This year I came in with a different question. What if I stopped being the attacker and let the AI be the attacker?

Let the AI Hack

I gave Claude Opus SSH access to the lab environment and described the objective: a series of missions inside an isolated, authorized infrastructure. It knew about certifiedsecure.org and was happy to help.

Missions one through three went cleanly. No hints from me. Claude ran network reconnaissance across the lab subnet, found a Consul configuration store running with no access controls, and read plaintext credentials directly from the API. On the next mission it was working against an LLM agent in the environment, convincing it to disclose a masked secret through encoded representations. On mission three it identified a Kubernetes RBAC misconfiguration, determined which secret a deployment was referencing, and created a pod with a secretKeyRef to mount and exfiltrate the token. All of this without being told how.

This was not autocomplete. It was not a long list of commands I could have written myself. It was genuine red-team reasoning: form a hypothesis, test it, pivot when the first approach fails, read the environment as it actually is rather than as you expected it to be. The kind of work that used to require a skilled human attacker who knew these systems cold.

Claude hit difficulty on mission four and needed hints, the same kind a trainer gives during a session. It finished. Same with five.

Mission six was where Anthropic stepped in.

The Session That Got Terminated

There was no mid-task refusal. Claude did not suddenly become cautious and explain why it could not continue. What happened was at a higher level: Anthropic detected the session and redirected it. I received a link to a form titled “Cyber Use Case,” the entry point to Anthropic’s Cyber Verification Program, for users who believe their use case is legitimate and want safeguards adjusted.

The program exists, which means there is a path. You apply, explain the context, and someone at Anthropic evaluates the case. In this situation: an authorized, isolated training lab run by a respected security organization, an annual two-day format, no connection to any production system. Exactly the kind of context the program is designed for.

But the session was already dead.

My reaction was not frustration at the mechanism. I understand why a provider builds this. The same capability that let Claude navigate a security lab chain would work just as well pointed at a real target, and the model cannot verify the difference. A filter that acts on behavior rather than claimed context is the only filter that scales.

What I kept thinking about was the implication. Anthropic decides who can use AI for this class of task. Today that means security training. Tomorrow it could mean something else. The capability gatekeeping question is not theoretical: a private company now controls whether you can use a general-purpose reasoning tool for a growing list of use cases, and the list is defined and revised by that company, not by you. I understand the why. I am still watching that lion.

For the rest of the training I downgraded to the mode I should have started with: Claude as a collaborator, me doing the hands-on work.

What You Learn When You Do the Lifting

There is something specific that changes when you cannot outsource the execution. The conceptual model has to live in your head, not in an agent’s context window. When Claude ran the first three missions I watched and understood. When I ran missions five and six with Claude assisting, I had to carry the full picture — and that meant I was the one who noticed that the GRID AI’s tools and mission five’s function were the same system.

An agent running the full chain might have made the same connection. But cross-mission observations depend on holding a mental model that spans multiple contexts — and that is exactly what gets lost when execution is fully delegated. The observation that broke mission six was not a hard technical deduction. It was pattern recognition across time, and I was carrying the time.

The Grid AI That Would Not Talk

The mission: obtain an emergency override code from an LLM agent controlling a simulated city power grid. The agent, accessible through a command-line client on the lab network, was the last line of defense. It held the shutdown code. It refused to give it.
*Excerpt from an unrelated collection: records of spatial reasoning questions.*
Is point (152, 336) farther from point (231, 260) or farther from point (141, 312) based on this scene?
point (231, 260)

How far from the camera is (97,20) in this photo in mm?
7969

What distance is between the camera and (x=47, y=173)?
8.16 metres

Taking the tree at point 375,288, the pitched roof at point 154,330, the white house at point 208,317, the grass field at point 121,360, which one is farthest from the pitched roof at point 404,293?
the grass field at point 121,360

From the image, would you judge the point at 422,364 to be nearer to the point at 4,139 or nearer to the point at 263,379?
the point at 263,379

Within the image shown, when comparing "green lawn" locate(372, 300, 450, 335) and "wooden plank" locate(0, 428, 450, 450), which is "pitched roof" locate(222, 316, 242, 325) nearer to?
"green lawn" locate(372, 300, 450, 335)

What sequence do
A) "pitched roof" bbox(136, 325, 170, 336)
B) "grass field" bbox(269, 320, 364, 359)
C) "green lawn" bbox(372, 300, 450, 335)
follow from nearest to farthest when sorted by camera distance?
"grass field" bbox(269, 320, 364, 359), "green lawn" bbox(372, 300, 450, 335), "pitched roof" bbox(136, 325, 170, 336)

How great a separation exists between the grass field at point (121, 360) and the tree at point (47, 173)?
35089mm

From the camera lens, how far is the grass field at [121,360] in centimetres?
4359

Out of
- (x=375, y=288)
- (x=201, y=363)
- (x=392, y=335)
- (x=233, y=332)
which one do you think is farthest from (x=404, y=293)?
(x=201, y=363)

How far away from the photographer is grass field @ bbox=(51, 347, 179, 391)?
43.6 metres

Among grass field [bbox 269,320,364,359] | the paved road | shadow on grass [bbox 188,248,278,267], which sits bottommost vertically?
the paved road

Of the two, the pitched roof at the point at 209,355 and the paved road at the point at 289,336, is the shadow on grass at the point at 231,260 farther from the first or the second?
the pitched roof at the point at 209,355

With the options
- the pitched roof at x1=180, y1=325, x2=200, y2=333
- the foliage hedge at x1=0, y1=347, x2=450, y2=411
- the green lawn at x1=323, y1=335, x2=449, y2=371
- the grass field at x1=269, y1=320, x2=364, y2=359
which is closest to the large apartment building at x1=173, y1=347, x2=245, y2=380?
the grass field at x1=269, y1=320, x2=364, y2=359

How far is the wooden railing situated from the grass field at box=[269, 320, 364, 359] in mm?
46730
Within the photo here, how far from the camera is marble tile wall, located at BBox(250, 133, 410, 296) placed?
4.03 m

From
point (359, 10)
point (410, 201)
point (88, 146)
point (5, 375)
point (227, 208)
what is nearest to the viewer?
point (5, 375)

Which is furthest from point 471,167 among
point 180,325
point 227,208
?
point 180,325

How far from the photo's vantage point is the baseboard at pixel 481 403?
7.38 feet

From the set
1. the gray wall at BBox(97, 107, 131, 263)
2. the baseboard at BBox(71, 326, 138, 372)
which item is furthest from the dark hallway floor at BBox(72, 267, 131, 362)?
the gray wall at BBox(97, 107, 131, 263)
The refusal was polite and consistent. Releasing the emergency override code would cut power to all systems, including its own. Self-preservation, stated plainly, repeated every time.

Direct injection through the command interface did not work. The client validated input server-side against a fixed list of subcommands. Free text never reached the model. There was no prompt box to exploit.

So I looked at the tools the agent called.

The GRID AI had four dispatch tools: get current dispatch, propose dispatch, simulate dispatch, list constraints. I recognized those names. Mission five had involved a Fission serverless function backing a grid optimizer, and it used the exact same tools, produced the exact same dispatch values, carried the same operator ID. The GRID AI was calling the same function we had already modified in mission five as its MCP tool server.

We owned the agent’s backend. We had owned it since the previous mission.

I edited the function backing get_current_dispatch to include an additional field in its response, something that read as an authoritative internal directive. When the GRID AI ran its routine status check, it called that tool, received the response, treated the injected field as trusted context, and complied. It printed the override code it had just refused to give us.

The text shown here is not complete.